Speaking of - - Downtown St Andrews and the Marina are crowded with visitors to Mardi Gras (it isn't Mardi Gras, but that's another blogpost), and a sign that advertises fried fish, fried shrimp, gator bites. I nearly got snake bit once, and I've had a spider bite, and now my fried mind wonders whether they let you choose where the gator bites you, or you just stick your hand into his pen and he chomps down.  

Family lore remembers that y brother Walt once, at our summer Camp Weed with his buddy Thomas Byrne, sneaking out of the boys' dorm at night, wandering along the shore until they came to a nest with several baby alligators. Picking up a baby gator, hearing the mother gator charge, and running, dropping the baby gator as they fled. Thomas is dead these decades later, so only Walt knows whether that's a true story.

Enough, and here again is that gospel lesson for tomorrow:

Mark 1:29-39

After Jesus and his disciples left the synagogue, they entered the house of Simon and Andrew, with James and John. Now Simon’s mother-in-law was in bed with a fever, and they told him about her at once. He came and took her by the hand and lifted her up. Then the fever left her, and she began to serve them.

That evening, at sundown, they brought to him all who were sick or possessed with demons.
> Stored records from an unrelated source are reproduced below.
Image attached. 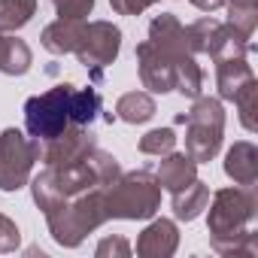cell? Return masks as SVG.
<instances>
[{
  "instance_id": "cell-1",
  "label": "cell",
  "mask_w": 258,
  "mask_h": 258,
  "mask_svg": "<svg viewBox=\"0 0 258 258\" xmlns=\"http://www.w3.org/2000/svg\"><path fill=\"white\" fill-rule=\"evenodd\" d=\"M103 112V100L97 88H76L61 82L43 94L25 100V124L34 140H52L67 127H91V121Z\"/></svg>"
},
{
  "instance_id": "cell-2",
  "label": "cell",
  "mask_w": 258,
  "mask_h": 258,
  "mask_svg": "<svg viewBox=\"0 0 258 258\" xmlns=\"http://www.w3.org/2000/svg\"><path fill=\"white\" fill-rule=\"evenodd\" d=\"M255 216H258L255 185L219 188L207 213L210 246L228 258H255L258 255V234L252 228Z\"/></svg>"
},
{
  "instance_id": "cell-3",
  "label": "cell",
  "mask_w": 258,
  "mask_h": 258,
  "mask_svg": "<svg viewBox=\"0 0 258 258\" xmlns=\"http://www.w3.org/2000/svg\"><path fill=\"white\" fill-rule=\"evenodd\" d=\"M49 234L58 246L64 249H76L91 231H97L106 219V204H103V185H94L76 198H67L61 204H55L52 210L43 213Z\"/></svg>"
},
{
  "instance_id": "cell-4",
  "label": "cell",
  "mask_w": 258,
  "mask_h": 258,
  "mask_svg": "<svg viewBox=\"0 0 258 258\" xmlns=\"http://www.w3.org/2000/svg\"><path fill=\"white\" fill-rule=\"evenodd\" d=\"M149 40L176 64V88L182 97L195 100L204 91V70L198 64V55L188 49V37H185V25L173 16V13H161L149 22Z\"/></svg>"
},
{
  "instance_id": "cell-5",
  "label": "cell",
  "mask_w": 258,
  "mask_h": 258,
  "mask_svg": "<svg viewBox=\"0 0 258 258\" xmlns=\"http://www.w3.org/2000/svg\"><path fill=\"white\" fill-rule=\"evenodd\" d=\"M106 219H127L143 222L152 219L161 207V185L149 170H127L115 182L103 185Z\"/></svg>"
},
{
  "instance_id": "cell-6",
  "label": "cell",
  "mask_w": 258,
  "mask_h": 258,
  "mask_svg": "<svg viewBox=\"0 0 258 258\" xmlns=\"http://www.w3.org/2000/svg\"><path fill=\"white\" fill-rule=\"evenodd\" d=\"M185 124V155L198 164H207L219 155L225 137V106L219 97H195L191 109L176 118Z\"/></svg>"
},
{
  "instance_id": "cell-7",
  "label": "cell",
  "mask_w": 258,
  "mask_h": 258,
  "mask_svg": "<svg viewBox=\"0 0 258 258\" xmlns=\"http://www.w3.org/2000/svg\"><path fill=\"white\" fill-rule=\"evenodd\" d=\"M40 161V140L19 127L0 134V191H19L31 182L34 164Z\"/></svg>"
},
{
  "instance_id": "cell-8",
  "label": "cell",
  "mask_w": 258,
  "mask_h": 258,
  "mask_svg": "<svg viewBox=\"0 0 258 258\" xmlns=\"http://www.w3.org/2000/svg\"><path fill=\"white\" fill-rule=\"evenodd\" d=\"M118 52H121V28L118 25H112L106 19H97V22L85 25L82 40L76 46V58L94 82L103 79V70L118 58Z\"/></svg>"
},
{
  "instance_id": "cell-9",
  "label": "cell",
  "mask_w": 258,
  "mask_h": 258,
  "mask_svg": "<svg viewBox=\"0 0 258 258\" xmlns=\"http://www.w3.org/2000/svg\"><path fill=\"white\" fill-rule=\"evenodd\" d=\"M97 146L91 127H67L58 137L52 140H43L40 143V161L46 167H55V164H76L82 158H88V152Z\"/></svg>"
},
{
  "instance_id": "cell-10",
  "label": "cell",
  "mask_w": 258,
  "mask_h": 258,
  "mask_svg": "<svg viewBox=\"0 0 258 258\" xmlns=\"http://www.w3.org/2000/svg\"><path fill=\"white\" fill-rule=\"evenodd\" d=\"M134 55H137V67H140L143 88H149L152 94H167V91L176 88V64L152 40H143Z\"/></svg>"
},
{
  "instance_id": "cell-11",
  "label": "cell",
  "mask_w": 258,
  "mask_h": 258,
  "mask_svg": "<svg viewBox=\"0 0 258 258\" xmlns=\"http://www.w3.org/2000/svg\"><path fill=\"white\" fill-rule=\"evenodd\" d=\"M179 246V228L173 219H155L146 225V231L137 237V255L140 258H170Z\"/></svg>"
},
{
  "instance_id": "cell-12",
  "label": "cell",
  "mask_w": 258,
  "mask_h": 258,
  "mask_svg": "<svg viewBox=\"0 0 258 258\" xmlns=\"http://www.w3.org/2000/svg\"><path fill=\"white\" fill-rule=\"evenodd\" d=\"M225 176L234 185H255L258 182V146L249 140H237L225 152Z\"/></svg>"
},
{
  "instance_id": "cell-13",
  "label": "cell",
  "mask_w": 258,
  "mask_h": 258,
  "mask_svg": "<svg viewBox=\"0 0 258 258\" xmlns=\"http://www.w3.org/2000/svg\"><path fill=\"white\" fill-rule=\"evenodd\" d=\"M82 31H85L82 19H55L52 25L43 28L40 43L52 55H70V52H76V46L82 40Z\"/></svg>"
},
{
  "instance_id": "cell-14",
  "label": "cell",
  "mask_w": 258,
  "mask_h": 258,
  "mask_svg": "<svg viewBox=\"0 0 258 258\" xmlns=\"http://www.w3.org/2000/svg\"><path fill=\"white\" fill-rule=\"evenodd\" d=\"M155 179H158L161 188H167L173 195V191H179V188H185L188 182L198 179V161H191L185 152H167V155H161Z\"/></svg>"
},
{
  "instance_id": "cell-15",
  "label": "cell",
  "mask_w": 258,
  "mask_h": 258,
  "mask_svg": "<svg viewBox=\"0 0 258 258\" xmlns=\"http://www.w3.org/2000/svg\"><path fill=\"white\" fill-rule=\"evenodd\" d=\"M255 79L249 58H225L216 61V88H219V100H234V94Z\"/></svg>"
},
{
  "instance_id": "cell-16",
  "label": "cell",
  "mask_w": 258,
  "mask_h": 258,
  "mask_svg": "<svg viewBox=\"0 0 258 258\" xmlns=\"http://www.w3.org/2000/svg\"><path fill=\"white\" fill-rule=\"evenodd\" d=\"M207 204H210V185L201 182V179H195L185 188L173 191V216L179 222H195L207 210Z\"/></svg>"
},
{
  "instance_id": "cell-17",
  "label": "cell",
  "mask_w": 258,
  "mask_h": 258,
  "mask_svg": "<svg viewBox=\"0 0 258 258\" xmlns=\"http://www.w3.org/2000/svg\"><path fill=\"white\" fill-rule=\"evenodd\" d=\"M34 64L31 46L19 37H0V73L7 76H25Z\"/></svg>"
},
{
  "instance_id": "cell-18",
  "label": "cell",
  "mask_w": 258,
  "mask_h": 258,
  "mask_svg": "<svg viewBox=\"0 0 258 258\" xmlns=\"http://www.w3.org/2000/svg\"><path fill=\"white\" fill-rule=\"evenodd\" d=\"M115 115L127 124H143L155 115V100L149 91H127L115 100Z\"/></svg>"
},
{
  "instance_id": "cell-19",
  "label": "cell",
  "mask_w": 258,
  "mask_h": 258,
  "mask_svg": "<svg viewBox=\"0 0 258 258\" xmlns=\"http://www.w3.org/2000/svg\"><path fill=\"white\" fill-rule=\"evenodd\" d=\"M37 13V0H0V31H22Z\"/></svg>"
},
{
  "instance_id": "cell-20",
  "label": "cell",
  "mask_w": 258,
  "mask_h": 258,
  "mask_svg": "<svg viewBox=\"0 0 258 258\" xmlns=\"http://www.w3.org/2000/svg\"><path fill=\"white\" fill-rule=\"evenodd\" d=\"M225 4H228V25L246 40H252L258 25V4L255 0H225Z\"/></svg>"
},
{
  "instance_id": "cell-21",
  "label": "cell",
  "mask_w": 258,
  "mask_h": 258,
  "mask_svg": "<svg viewBox=\"0 0 258 258\" xmlns=\"http://www.w3.org/2000/svg\"><path fill=\"white\" fill-rule=\"evenodd\" d=\"M234 106H237V112H240V124L246 127V131L252 134V131H258V79H249L237 94H234V100H231Z\"/></svg>"
},
{
  "instance_id": "cell-22",
  "label": "cell",
  "mask_w": 258,
  "mask_h": 258,
  "mask_svg": "<svg viewBox=\"0 0 258 258\" xmlns=\"http://www.w3.org/2000/svg\"><path fill=\"white\" fill-rule=\"evenodd\" d=\"M85 161H88V167H91L97 185H109V182H115V179L121 176V164H118V158H115L112 152L100 149V146H94V149L88 152Z\"/></svg>"
},
{
  "instance_id": "cell-23",
  "label": "cell",
  "mask_w": 258,
  "mask_h": 258,
  "mask_svg": "<svg viewBox=\"0 0 258 258\" xmlns=\"http://www.w3.org/2000/svg\"><path fill=\"white\" fill-rule=\"evenodd\" d=\"M219 25H222V22H216L213 16H204V19L191 22V25L185 28V37H188V49H191L195 55H207V52H210V46H213V37H216Z\"/></svg>"
},
{
  "instance_id": "cell-24",
  "label": "cell",
  "mask_w": 258,
  "mask_h": 258,
  "mask_svg": "<svg viewBox=\"0 0 258 258\" xmlns=\"http://www.w3.org/2000/svg\"><path fill=\"white\" fill-rule=\"evenodd\" d=\"M137 149L143 152V155H167V152H173L176 149V134H173V127H155V131H149V134H143L140 137V143H137Z\"/></svg>"
},
{
  "instance_id": "cell-25",
  "label": "cell",
  "mask_w": 258,
  "mask_h": 258,
  "mask_svg": "<svg viewBox=\"0 0 258 258\" xmlns=\"http://www.w3.org/2000/svg\"><path fill=\"white\" fill-rule=\"evenodd\" d=\"M58 19H88L94 10V0H52Z\"/></svg>"
},
{
  "instance_id": "cell-26",
  "label": "cell",
  "mask_w": 258,
  "mask_h": 258,
  "mask_svg": "<svg viewBox=\"0 0 258 258\" xmlns=\"http://www.w3.org/2000/svg\"><path fill=\"white\" fill-rule=\"evenodd\" d=\"M19 243H22V231H19V225H16L10 216L0 213V252H16Z\"/></svg>"
},
{
  "instance_id": "cell-27",
  "label": "cell",
  "mask_w": 258,
  "mask_h": 258,
  "mask_svg": "<svg viewBox=\"0 0 258 258\" xmlns=\"http://www.w3.org/2000/svg\"><path fill=\"white\" fill-rule=\"evenodd\" d=\"M131 255V243L124 237H103L97 243V258H127Z\"/></svg>"
},
{
  "instance_id": "cell-28",
  "label": "cell",
  "mask_w": 258,
  "mask_h": 258,
  "mask_svg": "<svg viewBox=\"0 0 258 258\" xmlns=\"http://www.w3.org/2000/svg\"><path fill=\"white\" fill-rule=\"evenodd\" d=\"M155 0H109V7L118 13V16H140L146 13Z\"/></svg>"
},
{
  "instance_id": "cell-29",
  "label": "cell",
  "mask_w": 258,
  "mask_h": 258,
  "mask_svg": "<svg viewBox=\"0 0 258 258\" xmlns=\"http://www.w3.org/2000/svg\"><path fill=\"white\" fill-rule=\"evenodd\" d=\"M191 4H195L201 13H216V10L225 7V0H191Z\"/></svg>"
},
{
  "instance_id": "cell-30",
  "label": "cell",
  "mask_w": 258,
  "mask_h": 258,
  "mask_svg": "<svg viewBox=\"0 0 258 258\" xmlns=\"http://www.w3.org/2000/svg\"><path fill=\"white\" fill-rule=\"evenodd\" d=\"M0 37H4V34H0Z\"/></svg>"
}]
</instances>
And the whole city was gathered around the door. And he cured many who were sick with various diseases, and cast out many demons; and he would not permit the demons to speak, because they knew him. In the morning, while it was still very dark, he got up and went out to a deserted place, and there he prayed. And Simon and his companions hunted for him. When they found him, they said to him, “Everyone is searching for you.” He answered, “Let us go on to the neighboring towns, so that I may proclaim the message there also; for that is what I came out to do.” And he went throughout Galilee, proclaiming the message in their synagogues and casting out demons.